Stock Trading Dominated by Bears as S&P 500 Nears August Lowby
Volume for down days is 27 percent higher than up days
Two industry groups are within 1 percent from breaching lows
Bears are winning out when it comes to daily U.S. stock trading.
Volume on days when the Standard & Poor’s 500 Index falls has been 27 percent heavier than the up days this month. That’s about eight times the average gap in the past decade, data compiled by Bloomberg and Bespoke Investment Group LLC show.
The volume disparity highlights the risk of more losses for investors who have been whipsawed in a market where stocks have alternated between gains and losses for 10 weeks. The S&P 500 has slipped back to within 3.5 percent of its August bottom, with a third of its constituents already breaking below those lows.
“The next few weeks are going to be very dicey for the market,” Peter Tuz, who helps manage more than $400 million as president of Chase Investment Counsel Corp. in Charlottesville, Virginia, said by phone. “I’d be happy if markets test those lows and rebound again. I’d be more worried if we went through those lows and had to look for new levels of support.”
The S&P 500 rose 0.7 percent at 10:04 a.m. in New York, with trading staying 8 percent below the 30-day average at this time of the day. The Chicago Board Options Exchange Volatility Index fell 6.2 percent 22. The gauge is poised to close above 20 for 25 days, the longest stretch above that level since January 2012 amid increased anxiety over China’s growth and the Federal Reserve’s interest rate policy.
“There are a lot of uncertainties that have been mounting -- How bad is China? What is the Fed’s game plan? What happens to global growth if China fails to grow for the next 5 years, or devalues further,” said Brian Barish, who helps oversee about $12.5 billion at Denver-based Cambiar Investors LLC. “Some of these are unanswerable but have become top of mind.”

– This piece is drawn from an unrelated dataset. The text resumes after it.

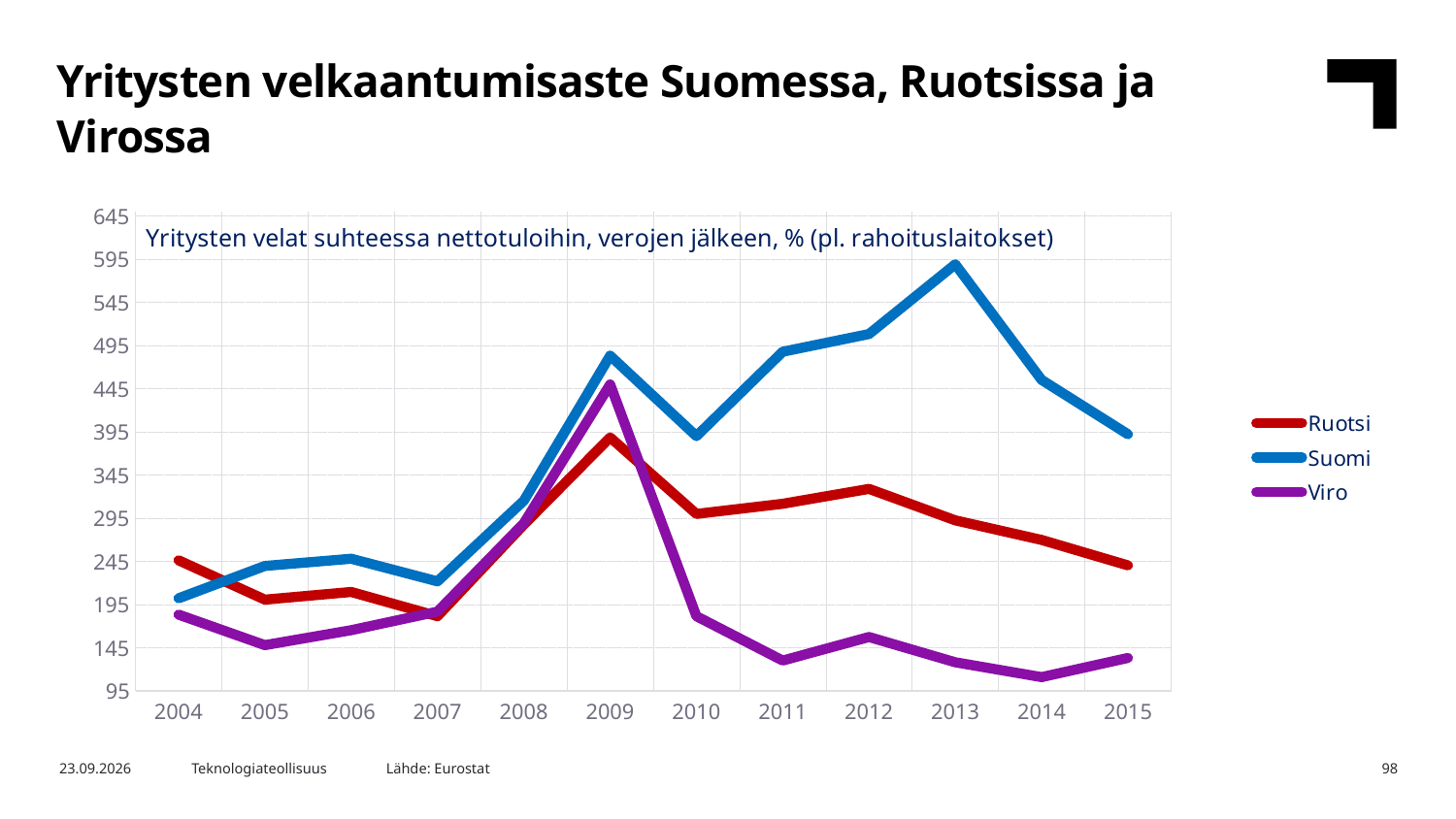
Which is larger in 2009, the value for Suomi or the value for Ruotsi? Suomi How many series does the legend list? 3 In which year does the Suomi line reach its highest value? 2013 Which series has the highest value in 2013? Suomi What kind of chart is shown on the slide? line chart Which is larger in 2004, the value for Ruotsi or the value for Suomi? Ruotsi Is the value for Suomi in 2013 greater or less than 545? greater How many years are shown on the x axis? 12 In which year does the Ruotsi line reach its highest value? 2009 Is the value for Viro in 2011 greater or less than 145? less In which year does the Viro line reach its lowest value? 2014 Does the Suomi line rise or fall from 2013 to 2015? fall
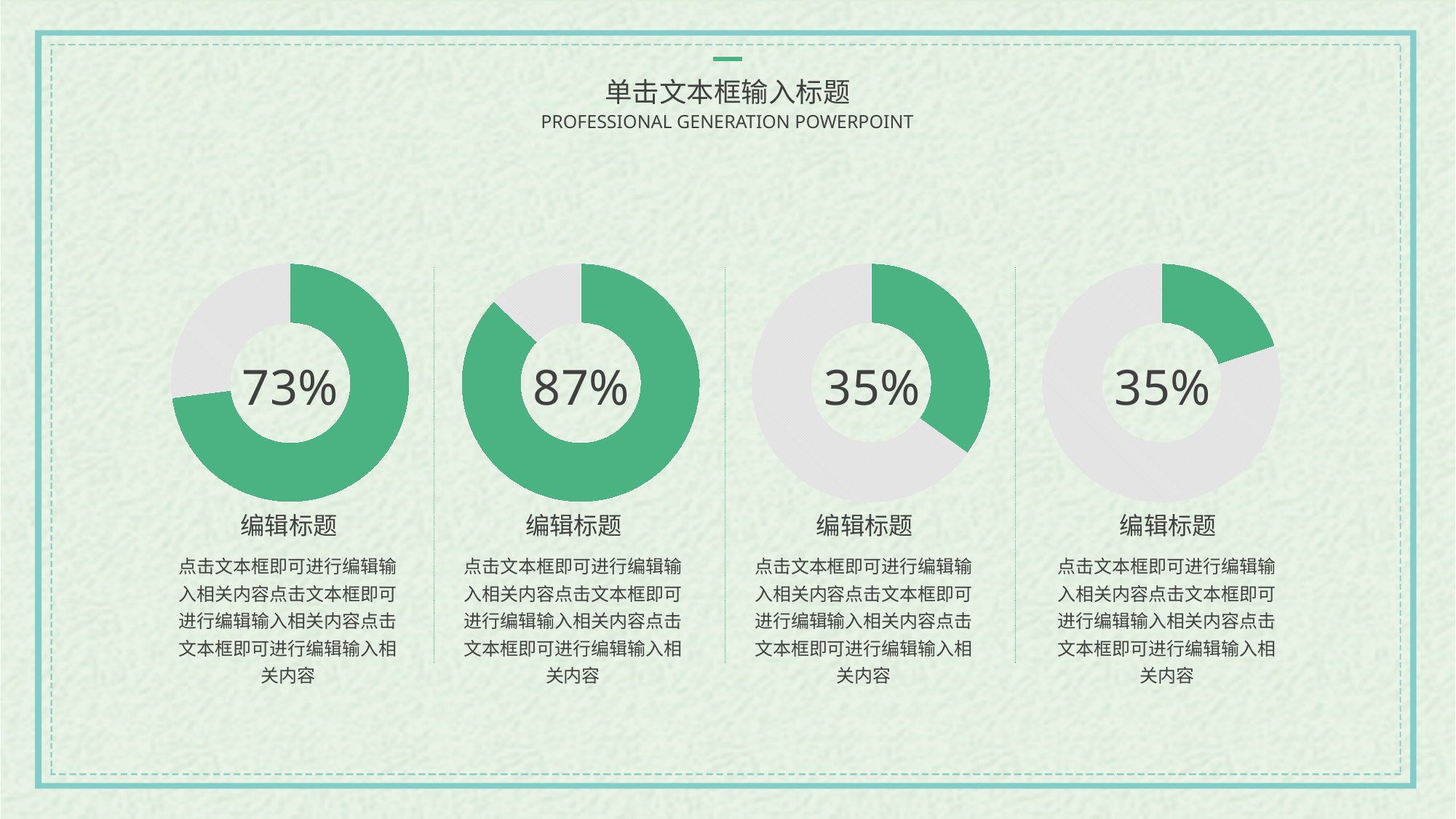
Which donut chart shows the highest percentage? the second from the left (87%) What kind of chart is used for the four charts on the slide? donut chart How many of the donut charts display a value of 35%? 2 What percentage is shown in the rightmost donut chart? 35% How many donut charts are shown on the slide? 4 What percentage is shown in the third donut chart from the left? 35% What is the difference between the percentage in the leftmost donut chart and the percentage in the third donut chart from the left? 38 percentage points What percentage is shown in the second donut chart from the left? 87% What percentage is shown in the leftmost donut chart? 73% What colour is the filled (value) portion of each donut chart? green What is the difference between the percentage in the second donut chart from the left and the percentage in the leftmost donut chart? 14 percentage points Which is larger, the percentage in the leftmost donut chart or the one in the second donut chart from the left? the second from the left (87%)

The S&P 500 has been stuck in an 85-point range since reaching a 10-month nadir on Aug. 25, rallying 6.8 percent from that low before the Fed’s decision last week to delay an increase in interest rates ignited a new round of selling.
Looking by trading, bears seem to be in control, at least for now. Volume among S&P 500 stocks on the down days has averaged 795 million shares this month, compared with 625 million shares on the up days, data compiled by Bloomberg show. The 27 percent gap compares with 3.4 percent in the past decade.
“We’re seeing down volume overwhelming up volume,” Katie Stockton, chief market strategist at BTIG LLC in New York, said by phone. “It’s one more check in favor of a retest of August’s lows.”
Volume on the S&P 500 has exceed 1 billion shares on four down days in the past two months, with trading hitting a three-year high of 1.9 billion shares on Sept. 18. By contrast, volume of that size has occurred just once on up days, on Aug. 26.
Stocks have fallen on five of the past six days, amid confusion over the Fed’s interest rate policy, fallout from the Volkswagen AG scandal and data showing a drop in Chinese manufacturing.
The S&P 500 Materials Index Wednesday broke through the August low. At yesterday’s close, the indexes tracking financial and phone stocks were about 1 percent away from last month’s lows.
Any retreat will be likely be limited as stocks have become cheaper and the U.S. economy is improving, according to Aaron Clark, a portfolio manager at GW&K Investment Management in Boston, which oversees about $25 billion. At its worst point last month, the S&P 500 traded at 16.5 times earnings, down 12 percent from its July peak.
“You’re getting people piling on and selling on the downtrend,” said Clark. “That could get reversed pretty quickly. Given where valuations and fundamentals are, you’re more likely to be close to the bottom than another big leg down.”